The attack started on 24 May 1992 and ended on 27 May at 13:00 hrs. A military convoy comprising two columns approached Kozarac, and its soldiers opened fire on the houses and checkpoints and, at the same time, shells were fired from the hills. The shooting was aimed at people fleeing from the area. The shelling was intense and unrelenting. Over 5,000 Serb soldiers and combatants participated in the attack. Serb forces included the 343rd Motorised Brigade (an enlarged motorized battalion) supported by two 105 mm howitzer batteries and one M-84 tank squadron. After the shelling, Serb forces shot people in their homes and that those who surrendered were taken to a soccer stadium of Kozarac where some men were randomly shot. After the people had been killed or fled their homes, the soldiers set fire to the houses. There was extensive destruction of property in Kozarac as a result of the attack. The houses had been not only destroyed, but leveled to the ground using heavy machinery. The medical centre in Kozarac was damaged during the attack. The attack continued until 26 May 1992 when it was agreed that the people should leave the territory of Kozarac. A large number of people in Kozarac surrendered that day. The Serb authorities explained that all those who wished to surrender should form a convoy and that a ceasefire would be in effect during this period. It was later learned that when the convoy, which left that day, reached the Banja Luka–Prijedor road the women and men were separated. The women were taken to Trnopolje and the men to Omarska and Keraterm concentration camps, which shocked the world when BBC reporters discovered them. A large number of women and children arrived in Prijedor on the day of the attack. The Prijedor intervention platoon, led by Dado Mrđa, Zoran Babić and others intervened and began to mistreat the women and children. Some time later in that day, buses arrived, and they ordered women and children to board these buses for Trnopolje camp.
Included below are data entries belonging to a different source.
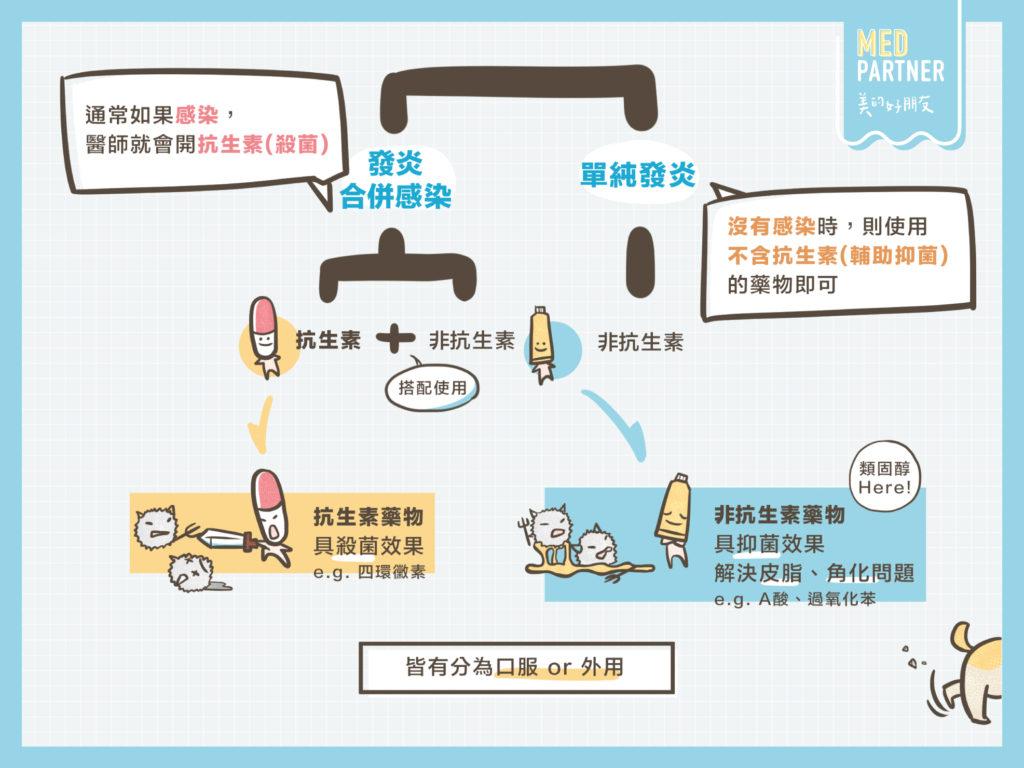 類固醇是什麼呢?http://goo.gl/yLqX6f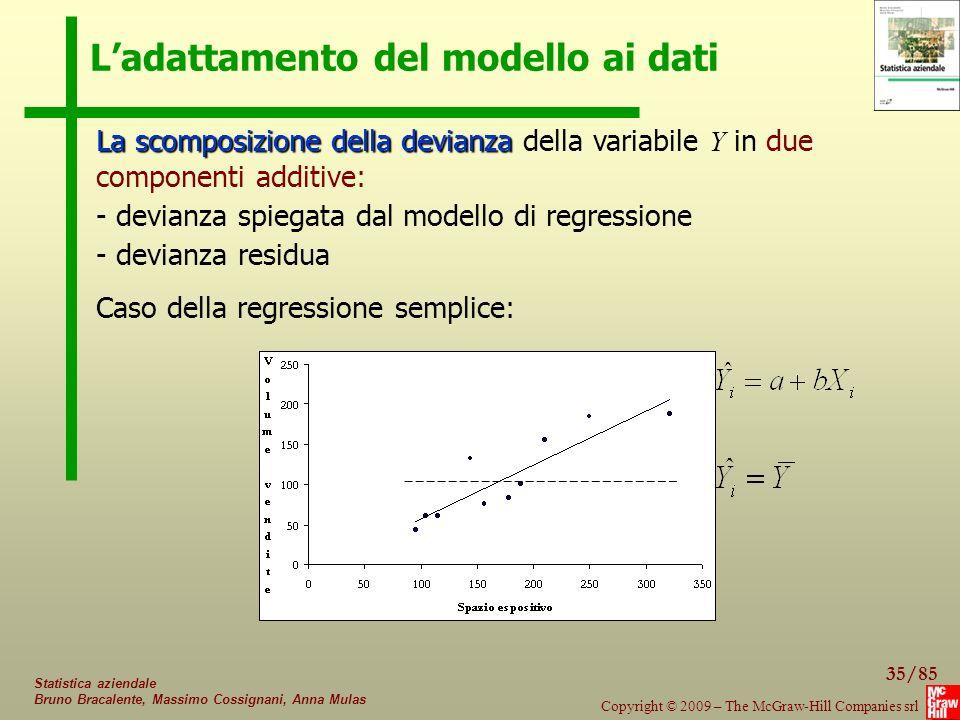 35/85 Copyright © 2009 – The McGraw-Hill Companies srl Statistica aziendale Bruno Bracalente, Massimo Cossignani, Anna Mulas L'adattamento del modello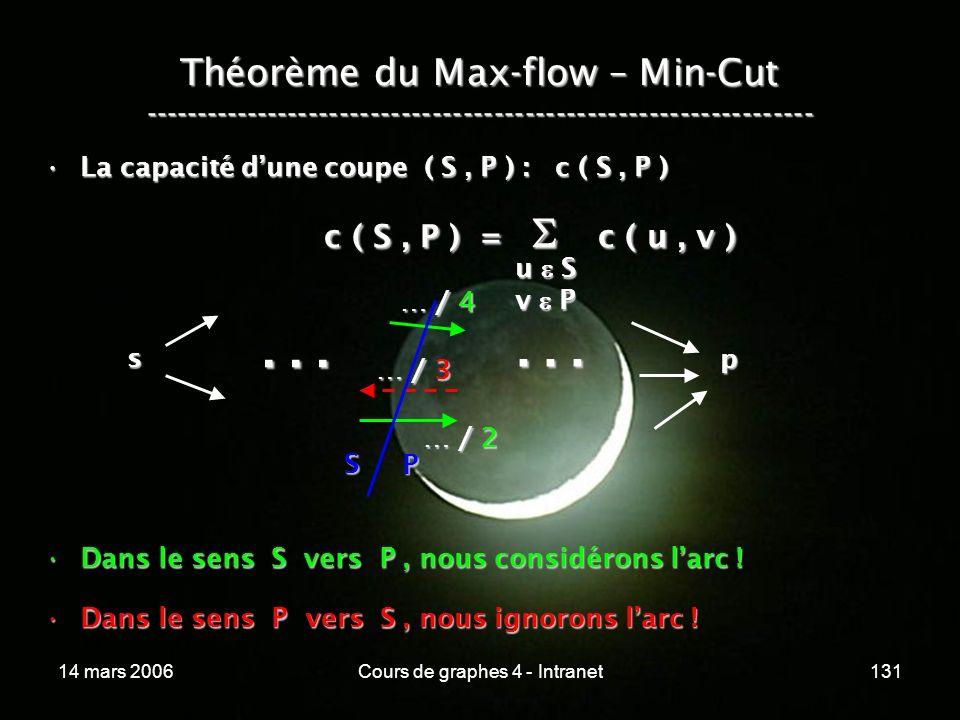 14 mars 2006Cours de graphes 4 - Intranet131 Théorème du Max-flow – Min-Cut ----------------------------------------------------------------- La capac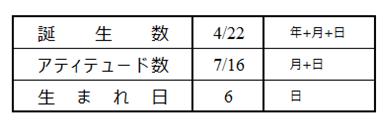 f:id:KATAZINO:20201022012840p:plain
No wounded had been allowed out of Kozarac. For example, according to Dr. Merdžanić's testimony before the ICTY he had not been given permission to arrange the evacuation of two injured children, one of whom had her legs completely shattered, and he had instead been told that all the "dirty Muslims" (in Serbian language: balija) should die there, as they would be killed in any event. In the attack at least 100 people were killed, and 1,500 deported to concentration camps. A report sent by colonel Dragan Marčetić to the Serb Army Main Staff dated 27 May 1992 states that the wider area of Kozarac village, i.e. the area of the village of Kozaruša, Trnopolje, Donji Jakupovići, Gornji Jakupovići, Benkovac, Rakovic has been entirely freed of Bosniaks (80–100 Bosniaks were killed, about 1,500 captured and around 100–200 persons were at large on Mt. Kozara).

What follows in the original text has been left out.